Data explorartion process is a lengthy process and takes a lot of time.Automating some of the things makes our work easier.So we have followed a step by step process to automate some of the tasks . What each part of the project does is explained below
1)This Plots a histogram for all the numerial columns in a data set(We used a specific data set.Any data set can be passed on to this function) and saves all the histogram images in the working directory.
2)Created a function called graphs which takes your data set - plots histogram and box plot for numerical variable and plots bar plot for your categorical variables.You have to pass your data frame as a parameter
3)This function takes an optional parameter where you need to give the column number for which you need the plots and the data frame. It will give corresponding plots
4)Here we have a function called GetPath that creates a folder for storing images and if the folder already exists it directly stores iages in the path(Histogram,Boxplot and bar plot)
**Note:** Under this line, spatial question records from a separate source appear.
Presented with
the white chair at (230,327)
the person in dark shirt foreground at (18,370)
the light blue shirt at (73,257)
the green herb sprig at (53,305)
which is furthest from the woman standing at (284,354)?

5)Here we have designed a function that will do following things for us >>Give all the details about our data set >>replace the missing vale with mean >> Removing Duplicates and after this you will get a new data set without missing values and duplicates . There are few more functions which you can apply to specific columns.You can pass the column numbers and the function wiill give you the IQR,Value count for categorical variable,coeficiant of variation and univariate relationship table(crosstab)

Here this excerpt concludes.